After nearly three years at the association, Chatterjee's high school dream came true: In 2009, he went to work in Senator McConnell's personal office as a legislative assistant. "It wasn't even really a transition, because he was fighting the same fights on behalf of the same people I had been working for at the association," Chatterjee recalls. He quickly rose through the ranks, earning a promotion to senior policy adviser in the leadership office the following year. He says he enjoys the constant challenge and fast pace of his current job, but above all, he tells me, he enjoys working closely with the majority leader. "He's the smartest person I know," Chatterjee says. "I can't quantify how much I've learned just from observing him in action."
—Clare Foran
IN THE TANKSCatrina RorkeR Street Institute
Catrina Rorke is director of energy policy at the R Street Institute. (Chet Susslin)

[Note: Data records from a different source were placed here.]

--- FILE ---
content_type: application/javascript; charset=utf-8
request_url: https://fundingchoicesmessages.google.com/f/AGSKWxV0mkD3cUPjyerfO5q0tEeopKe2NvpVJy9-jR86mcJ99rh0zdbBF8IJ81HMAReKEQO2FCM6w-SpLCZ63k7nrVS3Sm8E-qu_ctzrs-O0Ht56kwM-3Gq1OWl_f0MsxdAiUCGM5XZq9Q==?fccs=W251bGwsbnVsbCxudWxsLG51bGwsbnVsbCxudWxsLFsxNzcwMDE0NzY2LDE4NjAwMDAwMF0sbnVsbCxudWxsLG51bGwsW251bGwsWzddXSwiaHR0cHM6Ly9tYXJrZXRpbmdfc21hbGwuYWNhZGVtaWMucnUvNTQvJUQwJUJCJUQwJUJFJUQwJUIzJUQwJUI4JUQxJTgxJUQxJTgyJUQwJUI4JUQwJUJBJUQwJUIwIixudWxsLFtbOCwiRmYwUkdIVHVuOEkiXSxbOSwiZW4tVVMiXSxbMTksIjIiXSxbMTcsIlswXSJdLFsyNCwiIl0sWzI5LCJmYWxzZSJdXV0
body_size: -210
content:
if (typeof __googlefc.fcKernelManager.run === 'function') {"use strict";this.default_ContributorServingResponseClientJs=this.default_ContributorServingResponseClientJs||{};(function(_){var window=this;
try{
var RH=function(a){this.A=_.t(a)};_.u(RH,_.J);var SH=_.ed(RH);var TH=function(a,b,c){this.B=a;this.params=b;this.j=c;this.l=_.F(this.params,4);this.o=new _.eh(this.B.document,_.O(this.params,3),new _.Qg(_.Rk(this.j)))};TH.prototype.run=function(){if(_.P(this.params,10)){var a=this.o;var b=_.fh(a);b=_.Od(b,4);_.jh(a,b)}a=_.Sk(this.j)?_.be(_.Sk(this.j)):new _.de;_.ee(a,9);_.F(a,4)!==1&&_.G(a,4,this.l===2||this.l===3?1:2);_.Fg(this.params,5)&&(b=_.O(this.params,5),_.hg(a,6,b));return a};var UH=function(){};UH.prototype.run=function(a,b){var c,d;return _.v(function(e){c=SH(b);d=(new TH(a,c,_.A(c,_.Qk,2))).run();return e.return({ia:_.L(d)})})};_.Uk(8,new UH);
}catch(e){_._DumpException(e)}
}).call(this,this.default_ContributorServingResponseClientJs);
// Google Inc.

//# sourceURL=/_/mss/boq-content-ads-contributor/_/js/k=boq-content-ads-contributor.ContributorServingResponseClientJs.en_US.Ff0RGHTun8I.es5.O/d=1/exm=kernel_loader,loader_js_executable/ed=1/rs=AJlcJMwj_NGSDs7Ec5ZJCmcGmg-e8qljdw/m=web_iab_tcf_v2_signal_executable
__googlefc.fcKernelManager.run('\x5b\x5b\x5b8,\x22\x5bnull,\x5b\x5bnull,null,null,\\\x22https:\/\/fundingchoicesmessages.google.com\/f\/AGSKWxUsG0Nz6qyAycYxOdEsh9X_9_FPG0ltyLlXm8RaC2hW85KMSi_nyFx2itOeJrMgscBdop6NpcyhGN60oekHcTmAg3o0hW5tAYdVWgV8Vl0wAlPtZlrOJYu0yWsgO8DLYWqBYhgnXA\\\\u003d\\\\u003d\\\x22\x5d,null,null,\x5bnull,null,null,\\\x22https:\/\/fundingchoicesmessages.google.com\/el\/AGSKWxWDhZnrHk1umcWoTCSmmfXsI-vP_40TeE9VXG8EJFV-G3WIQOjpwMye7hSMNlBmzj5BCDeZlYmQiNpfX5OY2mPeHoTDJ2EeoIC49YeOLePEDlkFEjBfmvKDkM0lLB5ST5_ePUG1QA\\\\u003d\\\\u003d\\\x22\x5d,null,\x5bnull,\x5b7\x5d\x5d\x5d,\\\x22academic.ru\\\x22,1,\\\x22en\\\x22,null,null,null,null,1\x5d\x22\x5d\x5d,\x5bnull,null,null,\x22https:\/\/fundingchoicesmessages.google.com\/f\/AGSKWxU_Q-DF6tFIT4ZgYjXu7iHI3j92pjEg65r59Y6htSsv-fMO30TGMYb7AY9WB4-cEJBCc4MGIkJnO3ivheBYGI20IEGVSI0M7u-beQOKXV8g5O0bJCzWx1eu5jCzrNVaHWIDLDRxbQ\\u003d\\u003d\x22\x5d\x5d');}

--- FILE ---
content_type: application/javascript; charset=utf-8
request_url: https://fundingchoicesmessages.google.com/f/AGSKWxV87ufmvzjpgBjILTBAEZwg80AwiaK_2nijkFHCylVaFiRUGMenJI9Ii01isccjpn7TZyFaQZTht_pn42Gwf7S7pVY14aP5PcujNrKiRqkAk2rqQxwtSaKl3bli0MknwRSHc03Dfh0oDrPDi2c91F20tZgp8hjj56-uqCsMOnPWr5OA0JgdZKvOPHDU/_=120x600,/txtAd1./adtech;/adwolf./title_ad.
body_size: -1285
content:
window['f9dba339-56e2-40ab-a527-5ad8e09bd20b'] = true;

As the new director of energy policy at the R Street Institute, a conservative think tank, Catrina Rorke hopes to persuade fellow conservatives that a tax on carbon pollution is sound policy. She knows that particular effort will be an uphill climb. But Rorke, 30, a Long Island native whose parents are both nuclear engineers, tells me she will also be advocating for policies that enjoy significantly more support on the Right, including cutting regulatory red tape and increasing natural-gas exports. "A big part of what I'm going to do is find ways to identify R Street as conservative on energy," she says. "It's helpful to be able to tell our friends that we agree with them 99 percent of the time." Rorke, a graduate of the University of North Carolina at Chapel Hill and Columbia University, joined R Street in April, after nearly four years at the American Action Forum, a "center-right" policy research group.
—Clare Foran
INTEREST GROUPSSeth SteinLeague of Conservation Voters
Seth Stein is the national press secretary for the League of Conservation Voters. (Chet Susslin)

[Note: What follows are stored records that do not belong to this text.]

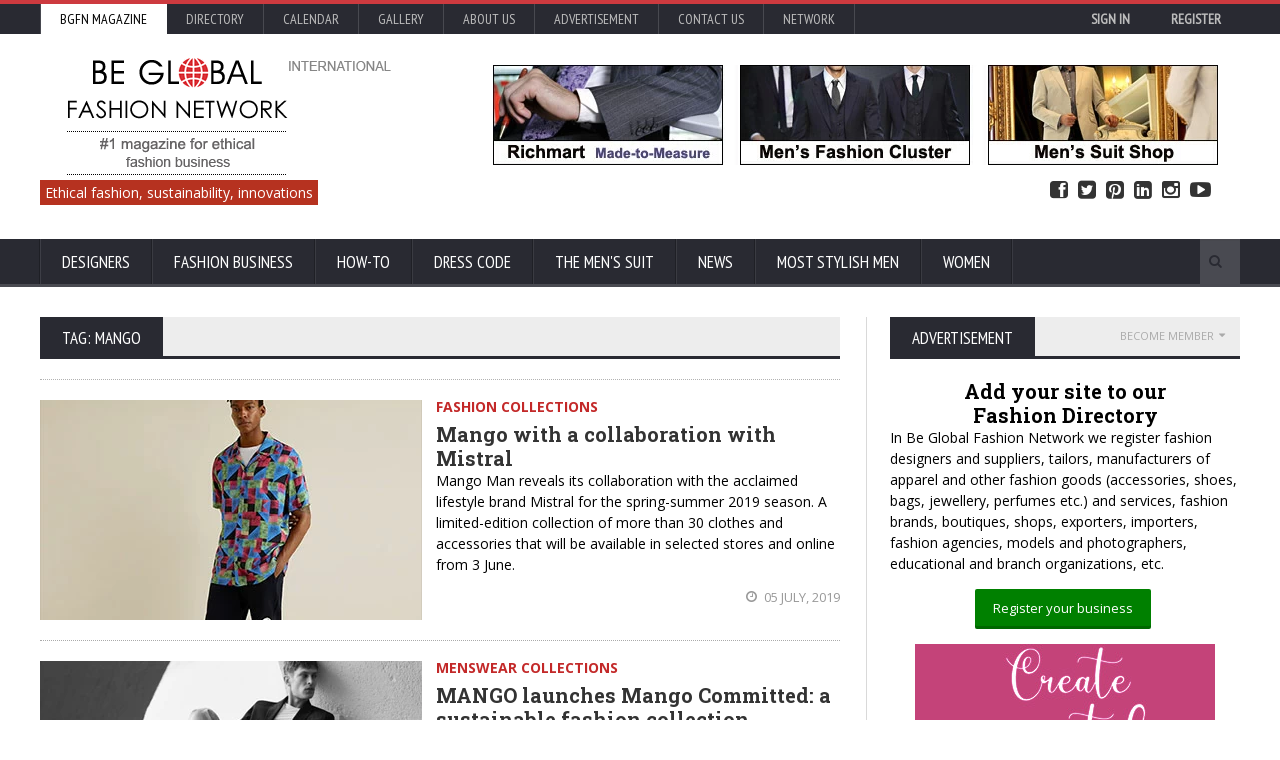

--- FILE ---
content_type: text/html; charset=utf-8
request_url: https://www.google.com/recaptcha/api2/aframe
body_size: -86
content:
<!DOCTYPE HTML><html><head><meta http-equiv="content-type" content="text/html; charset=UTF-8"></head><body><script nonce="ozFI8hX3SY5V5nrAFFicPw">/** Anti-fraud and anti-abuse applications only. See google.com/recaptcha */ try{var clients={'sodar':'https://pagead2.googlesyndication.com/pagead/sodar?'};window.addEventListener("message",function(a){try{if(a.source===window.parent){var b=JSON.parse(a.data);var c=clients[b['id']];if(c){var d=document.createElement('img');d.src=c+b['params']+'&rc='+(localStorage.getItem("rc::a")?sessionStorage.getItem("rc::b"):"");window.document.body.appendChild(d);sessionStorage.setItem("rc::e",parseInt(sessionStorage.getItem("rc::e")||0)+1);localStorage.setItem("rc::h",'1768385012112');}}}catch(b){}});window.parent.postMessage("_grecaptcha_ready", "*");}catch(b){}</script></body></html>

Last fall, Seth Stein was in Ithaca, New York, serving as a one-man communications shop for Democrat Martha Robertson, who was trying to unseat Republican Rep. Tom Reed. After Robertson lost the election, Stein "slept for two weeks" and set aside some time to assess his next steps. In April, he took a big one: He became national press secretary for the League of Conservation Voters, a political advocacy organization that supports candidates it perceives to be pro-environment. "I wanted something a little more stable," Stein says of his new post. But that wasn't the job's main selling point. "I get to work on the policy stuff and the election," he says. "So it's great. It appeals to both the things that I like." A native of Chicago, the 26-year-old says his new job is a homecoming of sorts. Back in 2010, he worked as canvass director for the Oregon chapter of LCV for a campaign season.
—Lucia Graves
INTEREST GROUPDiane RegasEnvironmental Defense Fund
Diane Regas is the executive director of the Environmental Defense Fund. (John Rae)

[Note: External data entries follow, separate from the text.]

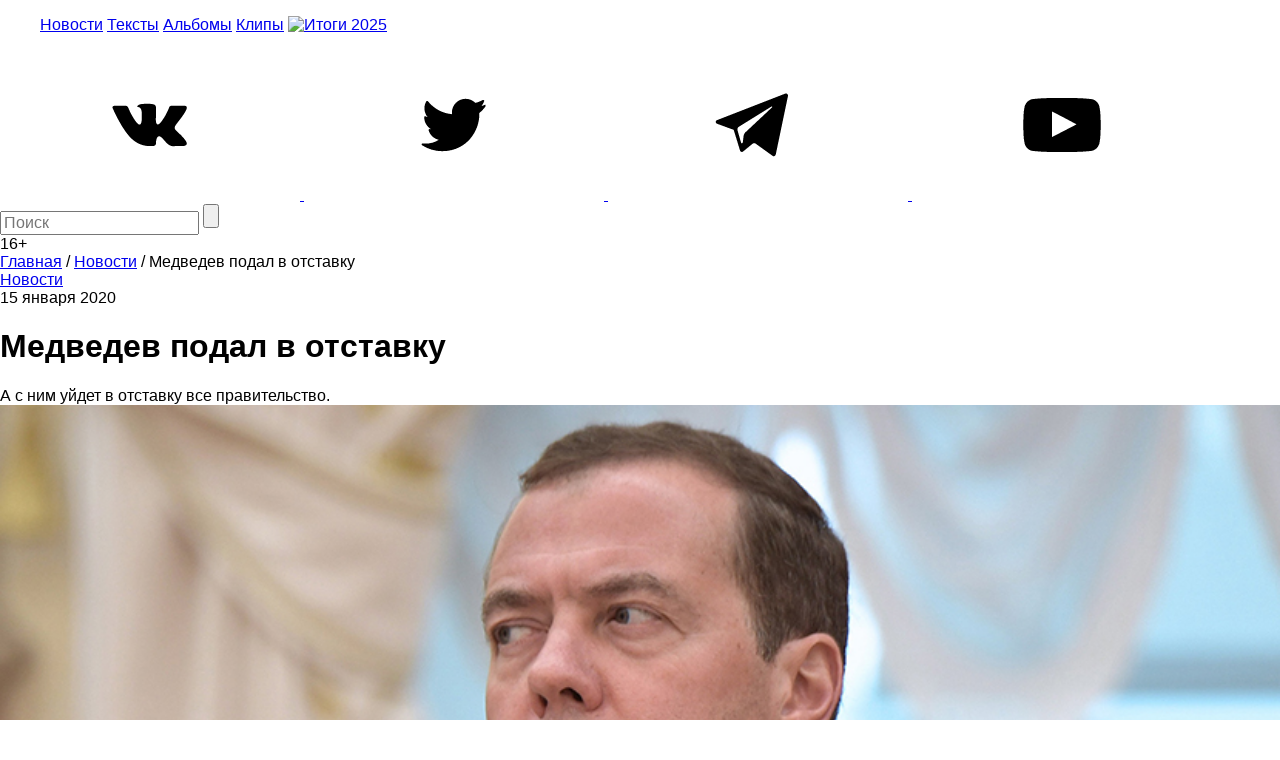

--- FILE ---
content_type: text/html; charset=utf-8
request_url: https://www.google.com/recaptcha/api2/aframe
body_size: 269
content:
<!DOCTYPE HTML><html><head><meta http-equiv="content-type" content="text/html; charset=UTF-8"></head><body><script nonce="O4JaBr_XMgOVRVf7xCLKyg">/** Anti-fraud and anti-abuse applications only. See google.com/recaptcha */ try{var clients={'sodar':'https://pagead2.googlesyndication.com/pagead/sodar?'};window.addEventListener("message",function(a){try{if(a.source===window.parent){var b=JSON.parse(a.data);var c=clients[b['id']];if(c){var d=document.createElement('img');d.src=c+b['params']+'&rc='+(localStorage.getItem("rc::a")?sessionStorage.getItem("rc::b"):"");window.document.body.appendChild(d);sessionStorage.setItem("rc::e",parseInt(sessionStorage.getItem("rc::e")||0)+1);localStorage.setItem("rc::h",'1769428585327');}}}catch(b){}});window.parent.postMessage("_grecaptcha_ready", "*");}catch(b){}</script></body></html>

Everybody wants a clean environment, for now and to leave for our grandkids," says Diane Regas. "It's a shared value." This May, Regas became executive director of the Environmental Defense Fund, a global nonprofit dedicated to advancing environmental solutions. Her job, as she sees it, is to help establish the organization's vision and to "play a connecting role between EDF and others"—including businesses, government entities, and green groups—to further goals that range from curbing climate change to reducing pollution. Regas, who's been with EDF for nine years, was formerly senior vice president for programs there. Before that, the 53-year-old from Denver spent nearly 20 years at the Environmental Protection Agency. She has also served as an environmental policy adviser to President Clinton's Domestic Policy Council and she cochaired President George W. Bush's interagency task force on oceans. She says she has "a lot of respect" for people on both sides of the aisle "who are committed to making progress on the issues."